Tenía ganas de leer a Montero Glez. Hallé su novela Pólvora negra y me puse a leerla inmediatamente, movido por el deseo de comprobar si los elogios que había merecido por parte de otros escritores hallarían en mí el eco deseable. La trama se centra en un hecho histórico que pudo haber cambiado la historia de España: el intento de asesinato de Alfonso XIII minutos después de haber contraído matrimonio con Victoria Eugenia. La bomba, disimulada en un ramo de flores, fue lanzada por Mateo Moral, anarquista barcelonés enviado a Madrid con el cometido único de librar a los españoles de la rémora monárquica. El narrador sigue las vicisitudes del anarquista desde su primer atentado en París; pero también las de un policía farruco, torturador y machista, el teniente Beltrán, encargado de velar por la seguridad de la familia borbónica durante la boda, aunque finalmente sea superado por las circunstancias pese a su capacidad para intuir lo que gentes de mayor rango no quieren admitir que está ocurriendo o puede ocurrir.

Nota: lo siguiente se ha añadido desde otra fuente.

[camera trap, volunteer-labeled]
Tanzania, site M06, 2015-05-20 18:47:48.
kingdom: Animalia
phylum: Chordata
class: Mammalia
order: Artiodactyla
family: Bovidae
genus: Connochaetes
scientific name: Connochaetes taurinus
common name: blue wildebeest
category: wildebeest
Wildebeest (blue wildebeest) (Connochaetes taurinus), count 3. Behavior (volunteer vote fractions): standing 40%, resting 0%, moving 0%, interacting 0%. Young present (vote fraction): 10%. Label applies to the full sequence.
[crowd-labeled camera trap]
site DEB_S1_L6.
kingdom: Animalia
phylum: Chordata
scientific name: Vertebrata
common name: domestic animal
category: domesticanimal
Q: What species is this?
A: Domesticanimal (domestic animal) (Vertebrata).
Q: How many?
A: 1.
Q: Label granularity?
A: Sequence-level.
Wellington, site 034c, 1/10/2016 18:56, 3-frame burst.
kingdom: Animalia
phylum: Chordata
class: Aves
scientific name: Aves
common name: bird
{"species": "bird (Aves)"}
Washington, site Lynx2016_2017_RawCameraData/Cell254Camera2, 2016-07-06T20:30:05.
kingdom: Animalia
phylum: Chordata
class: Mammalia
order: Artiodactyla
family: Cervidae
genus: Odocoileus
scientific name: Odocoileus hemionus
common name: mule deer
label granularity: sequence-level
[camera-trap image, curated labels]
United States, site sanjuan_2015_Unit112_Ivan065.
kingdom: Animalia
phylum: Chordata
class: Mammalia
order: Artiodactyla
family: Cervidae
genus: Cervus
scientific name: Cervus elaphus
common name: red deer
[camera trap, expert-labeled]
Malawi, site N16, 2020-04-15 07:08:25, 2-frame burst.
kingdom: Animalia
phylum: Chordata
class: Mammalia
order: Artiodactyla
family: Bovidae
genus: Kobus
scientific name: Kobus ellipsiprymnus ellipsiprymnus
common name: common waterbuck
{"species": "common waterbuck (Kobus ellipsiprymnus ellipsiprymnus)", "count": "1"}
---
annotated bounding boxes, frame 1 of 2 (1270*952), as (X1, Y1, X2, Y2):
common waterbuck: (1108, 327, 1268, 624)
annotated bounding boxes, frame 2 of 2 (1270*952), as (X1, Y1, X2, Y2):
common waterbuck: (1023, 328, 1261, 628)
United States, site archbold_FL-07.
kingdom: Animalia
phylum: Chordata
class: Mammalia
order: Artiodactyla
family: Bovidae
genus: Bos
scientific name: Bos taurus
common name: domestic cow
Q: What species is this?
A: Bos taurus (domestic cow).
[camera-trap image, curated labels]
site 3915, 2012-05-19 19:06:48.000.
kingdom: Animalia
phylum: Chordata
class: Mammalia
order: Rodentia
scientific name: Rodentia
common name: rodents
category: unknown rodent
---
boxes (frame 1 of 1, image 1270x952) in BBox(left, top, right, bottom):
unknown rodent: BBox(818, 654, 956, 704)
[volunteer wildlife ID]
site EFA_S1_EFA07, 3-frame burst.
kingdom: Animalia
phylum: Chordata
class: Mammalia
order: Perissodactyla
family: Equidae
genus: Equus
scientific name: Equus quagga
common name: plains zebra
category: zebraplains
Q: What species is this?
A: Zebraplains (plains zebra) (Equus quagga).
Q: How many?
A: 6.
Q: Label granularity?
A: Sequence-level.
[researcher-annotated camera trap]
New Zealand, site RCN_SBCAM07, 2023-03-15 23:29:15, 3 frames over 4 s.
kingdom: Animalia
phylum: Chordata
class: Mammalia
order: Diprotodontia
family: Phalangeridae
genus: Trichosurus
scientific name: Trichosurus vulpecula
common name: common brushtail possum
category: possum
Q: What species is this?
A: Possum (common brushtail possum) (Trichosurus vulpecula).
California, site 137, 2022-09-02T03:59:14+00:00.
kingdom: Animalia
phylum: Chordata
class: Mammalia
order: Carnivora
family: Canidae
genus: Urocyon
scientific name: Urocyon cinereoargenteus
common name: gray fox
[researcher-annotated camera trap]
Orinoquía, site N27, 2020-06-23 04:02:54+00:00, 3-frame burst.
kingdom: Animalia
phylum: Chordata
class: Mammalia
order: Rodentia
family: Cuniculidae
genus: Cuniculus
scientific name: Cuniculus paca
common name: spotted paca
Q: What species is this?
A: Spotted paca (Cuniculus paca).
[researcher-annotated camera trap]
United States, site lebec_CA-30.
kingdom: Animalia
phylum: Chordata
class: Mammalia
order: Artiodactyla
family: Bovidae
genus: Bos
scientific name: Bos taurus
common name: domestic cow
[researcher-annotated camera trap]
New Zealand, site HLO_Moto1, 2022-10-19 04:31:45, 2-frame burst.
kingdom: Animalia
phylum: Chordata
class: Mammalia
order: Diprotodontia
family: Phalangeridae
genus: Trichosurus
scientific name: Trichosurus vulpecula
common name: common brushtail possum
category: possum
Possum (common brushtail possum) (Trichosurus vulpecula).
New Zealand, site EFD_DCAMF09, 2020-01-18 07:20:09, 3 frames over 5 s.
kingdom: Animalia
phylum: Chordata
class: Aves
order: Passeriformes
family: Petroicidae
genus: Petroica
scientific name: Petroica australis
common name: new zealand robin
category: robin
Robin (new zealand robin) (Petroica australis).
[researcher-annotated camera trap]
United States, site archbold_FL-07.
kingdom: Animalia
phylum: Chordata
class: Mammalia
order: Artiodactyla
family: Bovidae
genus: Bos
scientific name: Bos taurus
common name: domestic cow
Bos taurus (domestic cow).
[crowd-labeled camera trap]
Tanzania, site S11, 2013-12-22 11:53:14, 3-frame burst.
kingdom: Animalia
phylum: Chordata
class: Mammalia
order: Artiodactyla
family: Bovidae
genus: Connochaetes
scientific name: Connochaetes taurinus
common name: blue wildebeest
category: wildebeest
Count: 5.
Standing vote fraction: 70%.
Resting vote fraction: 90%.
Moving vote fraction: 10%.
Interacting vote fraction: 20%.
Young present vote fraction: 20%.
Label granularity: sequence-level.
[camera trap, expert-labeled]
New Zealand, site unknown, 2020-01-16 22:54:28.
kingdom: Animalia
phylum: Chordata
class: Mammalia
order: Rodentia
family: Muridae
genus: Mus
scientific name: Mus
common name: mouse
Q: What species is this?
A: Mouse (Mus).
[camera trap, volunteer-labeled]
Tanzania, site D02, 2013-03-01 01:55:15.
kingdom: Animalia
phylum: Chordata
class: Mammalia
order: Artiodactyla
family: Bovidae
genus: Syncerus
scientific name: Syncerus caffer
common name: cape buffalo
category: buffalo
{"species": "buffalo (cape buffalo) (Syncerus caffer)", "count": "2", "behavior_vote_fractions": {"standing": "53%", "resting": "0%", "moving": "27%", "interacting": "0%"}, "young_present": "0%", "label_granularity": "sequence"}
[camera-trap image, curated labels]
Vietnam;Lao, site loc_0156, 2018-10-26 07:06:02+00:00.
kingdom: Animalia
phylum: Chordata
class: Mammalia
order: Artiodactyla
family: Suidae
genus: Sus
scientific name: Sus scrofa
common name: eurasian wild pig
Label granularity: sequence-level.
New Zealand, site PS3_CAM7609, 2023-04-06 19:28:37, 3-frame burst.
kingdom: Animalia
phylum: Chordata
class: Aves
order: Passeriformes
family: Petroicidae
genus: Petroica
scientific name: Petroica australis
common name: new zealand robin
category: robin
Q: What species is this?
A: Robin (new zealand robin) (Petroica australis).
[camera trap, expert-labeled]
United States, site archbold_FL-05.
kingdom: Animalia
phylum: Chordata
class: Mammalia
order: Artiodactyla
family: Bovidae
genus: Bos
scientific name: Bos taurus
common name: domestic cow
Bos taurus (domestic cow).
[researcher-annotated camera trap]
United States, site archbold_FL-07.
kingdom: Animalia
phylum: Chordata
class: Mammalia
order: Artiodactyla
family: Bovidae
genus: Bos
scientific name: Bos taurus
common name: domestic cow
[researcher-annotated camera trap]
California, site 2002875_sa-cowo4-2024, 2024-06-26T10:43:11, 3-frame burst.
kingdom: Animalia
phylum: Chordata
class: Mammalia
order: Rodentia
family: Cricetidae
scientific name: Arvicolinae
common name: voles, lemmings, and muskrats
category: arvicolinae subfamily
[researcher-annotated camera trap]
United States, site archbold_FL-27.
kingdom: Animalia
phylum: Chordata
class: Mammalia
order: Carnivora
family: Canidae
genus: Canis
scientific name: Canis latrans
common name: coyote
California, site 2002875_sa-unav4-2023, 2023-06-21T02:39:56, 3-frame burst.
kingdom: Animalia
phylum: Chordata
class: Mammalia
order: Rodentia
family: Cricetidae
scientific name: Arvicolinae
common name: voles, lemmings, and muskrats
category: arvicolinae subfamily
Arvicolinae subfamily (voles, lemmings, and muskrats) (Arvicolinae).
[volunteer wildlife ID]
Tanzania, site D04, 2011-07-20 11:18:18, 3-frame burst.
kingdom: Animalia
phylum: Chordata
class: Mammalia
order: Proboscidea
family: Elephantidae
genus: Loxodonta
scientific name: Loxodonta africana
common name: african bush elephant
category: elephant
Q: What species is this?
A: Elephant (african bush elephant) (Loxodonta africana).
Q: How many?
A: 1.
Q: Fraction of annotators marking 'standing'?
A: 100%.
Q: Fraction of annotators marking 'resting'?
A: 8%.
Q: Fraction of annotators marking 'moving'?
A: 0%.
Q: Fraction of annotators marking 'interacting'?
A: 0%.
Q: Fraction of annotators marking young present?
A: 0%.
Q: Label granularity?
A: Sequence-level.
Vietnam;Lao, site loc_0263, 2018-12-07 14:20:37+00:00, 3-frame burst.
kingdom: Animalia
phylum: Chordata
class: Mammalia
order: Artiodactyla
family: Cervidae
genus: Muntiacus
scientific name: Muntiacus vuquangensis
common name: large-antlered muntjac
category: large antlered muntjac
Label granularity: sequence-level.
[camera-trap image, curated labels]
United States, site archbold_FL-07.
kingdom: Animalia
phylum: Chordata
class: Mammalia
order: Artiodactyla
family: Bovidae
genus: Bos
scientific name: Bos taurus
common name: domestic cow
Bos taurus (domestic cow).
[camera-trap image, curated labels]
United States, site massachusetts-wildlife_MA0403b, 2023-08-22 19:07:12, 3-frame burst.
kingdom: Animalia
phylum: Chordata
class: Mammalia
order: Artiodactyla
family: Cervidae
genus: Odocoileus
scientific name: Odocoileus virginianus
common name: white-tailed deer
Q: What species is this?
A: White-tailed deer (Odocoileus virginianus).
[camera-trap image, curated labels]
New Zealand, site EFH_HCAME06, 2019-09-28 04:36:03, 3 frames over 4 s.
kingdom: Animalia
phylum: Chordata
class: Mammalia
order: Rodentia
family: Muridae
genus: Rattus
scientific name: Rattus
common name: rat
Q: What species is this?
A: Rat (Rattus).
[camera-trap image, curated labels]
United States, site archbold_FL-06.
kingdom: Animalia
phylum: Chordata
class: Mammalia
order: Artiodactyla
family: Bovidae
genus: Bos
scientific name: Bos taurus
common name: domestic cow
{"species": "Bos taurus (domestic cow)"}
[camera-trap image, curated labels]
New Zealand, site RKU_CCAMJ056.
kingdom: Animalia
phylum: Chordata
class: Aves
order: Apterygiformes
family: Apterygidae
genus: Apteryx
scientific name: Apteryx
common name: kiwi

Es de agradecer que haya escritores que se interesen por acontecimientos distintos a los de la Guerra Civil. Hay cierta saturación, y en España, durante el siglo XX, han sucedido cosas que acaso no tengan la relevancia del conflicto, pero sí tienen una importancia capital para poder conocer, por ejemplo, los ingredientes numerosísimos de una sopa en la que se cocieron a fuego lento los disparates y las desvergüenzas futuras. Montero Glez, pues, acierta en su aproximación a ese hecho concreto, y lo hace con un lenguaje que sorprende no tanto porque sea realista, sino porque ese realismo raya lo grotesco. Las criaturas que pululan en esta novela no merecen del narrador pincelada que no sea reflejo de sus inmundicias internas, a modo de un Goya armado de papel y pluma. Desde el mismo rey hasta el último de los miserables, el bisturí con el que disecciona sus carnes es igual de efectivo y demoledor. Y es aquí donde, como lector, me he visto en el brete de decidir entre seguir o no leyendo la novela, habiendo alcanzado ya la página 200 de las 323 que tiene, pues el detallismo de ciertas escenas escabrosas, la proliferación de escupitajos y, en fin, el exceso formal, me han parecido que velan lo en verdad importante, que es la historia en sí. El chisporroteo continuo de sus hallazgos expresivos admira, pero, como todo buen café o licor, no solo importa el gusto del primer sorbo, sino que a cada trago parezca que lo probamos por primera vez, embriagándonos progresivamente y no de golpe.